Speculation that the tomb had been earmarked for demolition began in May when visitors noticed a red cross spray-painted on the entrance, similar to thousands of others in Cairo's historical City of the Dead — a medieval necropolis in Islamic Cairo — that are being removed for construction of a corridor connecting a complex network of new bridges.

Although there has been no official confirmation, sources from Cairo's governing authority told the Egyptian daily Al Masry Al Youm on Wednesday that Hussein's tomb would be removed this month, along with several others in Old Cairo's Al Khalifa neighbourhood.

This week the word “demolition” was added above the red cross. Photos of the markings circulated on social media were met with outrage from fans of Hussein's works, which are part of school curriculums all over the Middle East.

Buried at the tomb with Hussein are some of his descendants, several of whom were influential in their own right. They include his daughter Amina Taha Hussein, one of the first Egyptian women to receive a university degree, and her husband, Mohamed Hassan Al Zayat, a diplomat who played a central role in Egypt's negotiations with Israel and the US that led to the signing of the Camp David Accords and the Egypt-Israel peace treaty in 1979.
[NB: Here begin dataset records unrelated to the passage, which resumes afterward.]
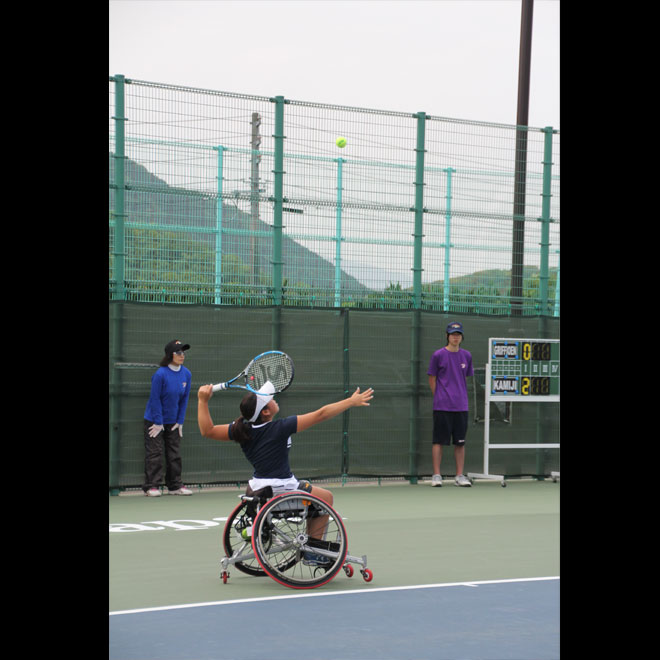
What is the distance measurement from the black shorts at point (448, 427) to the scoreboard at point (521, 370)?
57 centimetres

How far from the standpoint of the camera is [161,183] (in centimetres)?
1200

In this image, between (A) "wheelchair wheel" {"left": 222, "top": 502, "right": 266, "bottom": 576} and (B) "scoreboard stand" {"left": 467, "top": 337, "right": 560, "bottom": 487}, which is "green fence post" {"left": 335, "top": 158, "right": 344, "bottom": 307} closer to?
(B) "scoreboard stand" {"left": 467, "top": 337, "right": 560, "bottom": 487}

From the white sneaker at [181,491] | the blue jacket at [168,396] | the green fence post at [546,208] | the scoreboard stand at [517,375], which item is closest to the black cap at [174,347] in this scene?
the blue jacket at [168,396]

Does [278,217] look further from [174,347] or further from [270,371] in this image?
[270,371]

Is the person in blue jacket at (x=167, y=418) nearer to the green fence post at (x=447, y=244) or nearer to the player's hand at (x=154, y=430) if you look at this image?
the player's hand at (x=154, y=430)

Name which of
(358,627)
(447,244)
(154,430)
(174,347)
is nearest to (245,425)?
(358,627)

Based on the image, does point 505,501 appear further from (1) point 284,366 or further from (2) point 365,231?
(1) point 284,366

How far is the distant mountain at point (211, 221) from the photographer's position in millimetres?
11906

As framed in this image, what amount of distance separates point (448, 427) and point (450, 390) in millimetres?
462

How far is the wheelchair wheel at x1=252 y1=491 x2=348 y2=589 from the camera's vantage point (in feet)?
22.4

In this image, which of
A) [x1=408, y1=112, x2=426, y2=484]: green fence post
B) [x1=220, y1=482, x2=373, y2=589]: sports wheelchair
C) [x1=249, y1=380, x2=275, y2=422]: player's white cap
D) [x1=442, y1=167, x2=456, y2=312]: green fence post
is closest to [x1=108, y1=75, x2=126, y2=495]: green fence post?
[x1=408, y1=112, x2=426, y2=484]: green fence post
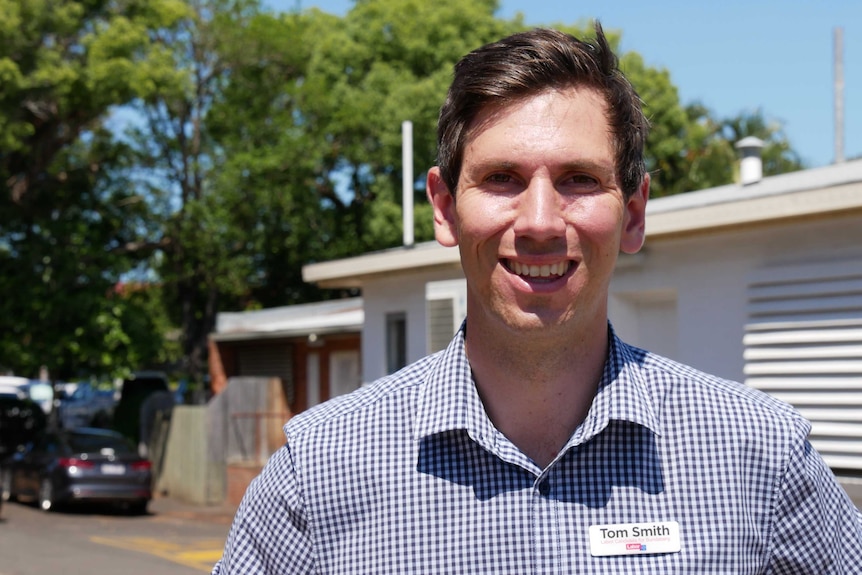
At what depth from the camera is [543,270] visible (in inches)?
82.1

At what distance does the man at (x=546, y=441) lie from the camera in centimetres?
206

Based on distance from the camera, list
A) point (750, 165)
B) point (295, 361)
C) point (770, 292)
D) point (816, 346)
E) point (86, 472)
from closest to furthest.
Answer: point (816, 346) → point (770, 292) → point (750, 165) → point (86, 472) → point (295, 361)

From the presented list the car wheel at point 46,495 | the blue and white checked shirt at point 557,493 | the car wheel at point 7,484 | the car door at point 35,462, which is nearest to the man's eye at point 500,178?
the blue and white checked shirt at point 557,493

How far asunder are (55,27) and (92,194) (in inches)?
194

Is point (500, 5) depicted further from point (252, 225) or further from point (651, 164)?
point (252, 225)

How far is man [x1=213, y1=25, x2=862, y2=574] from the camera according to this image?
206 centimetres

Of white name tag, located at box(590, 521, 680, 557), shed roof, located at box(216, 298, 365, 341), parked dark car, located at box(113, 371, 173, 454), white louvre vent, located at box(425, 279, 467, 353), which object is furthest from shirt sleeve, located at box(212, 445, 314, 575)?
parked dark car, located at box(113, 371, 173, 454)

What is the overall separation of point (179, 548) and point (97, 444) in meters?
6.24

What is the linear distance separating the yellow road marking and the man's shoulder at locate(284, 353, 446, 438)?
1211cm

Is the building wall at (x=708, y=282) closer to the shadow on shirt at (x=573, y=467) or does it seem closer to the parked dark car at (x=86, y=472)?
the shadow on shirt at (x=573, y=467)

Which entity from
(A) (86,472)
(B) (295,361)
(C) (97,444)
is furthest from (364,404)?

Egyptian author and researcher Galila Al Kadi condemned the demolition plan in a post on Facebook on Wednesday in which she said the water supply to the tomb had been cut off. Family tombs in Egypt are typically made up of a several rooms and a garden that are maintained by a custodian.

“We will sacrifice the remains of our scholars and writers, those people who created Egypt’s renaissance and enlightened the region with their art and knowledge. We have returned to a primitive age where bridges and corridors are sacred,” said Al Kadi, who wrote a history of the City of the Dead, a large portion of which is a Unesco heritage site.

According to owners of tombs that have already been demolished, families are given the option to remove the remains of deceased members for reburial elsewhere, such as new cemeteries outside Cairo that were opened specially for this purpose.

Hussein’s great-granddaughter, human rights activist Maha Aoun, phoned in to several talk shows in May after the initial reports about the imminent demolition of his tomb.

She told Al Nahar, a private television network, that when she asked about the reported demolition order, the Cairo governor issued a statement calling it a rumour and saying that the tomb would remain intact.

However, when demolition machinery was brought to the site a few days later, she submitted an enquiry to a city planning authority. The authority confirmed that there was a development project under way in the area but said exactly which tombs would need to go had not yet been decided, she said.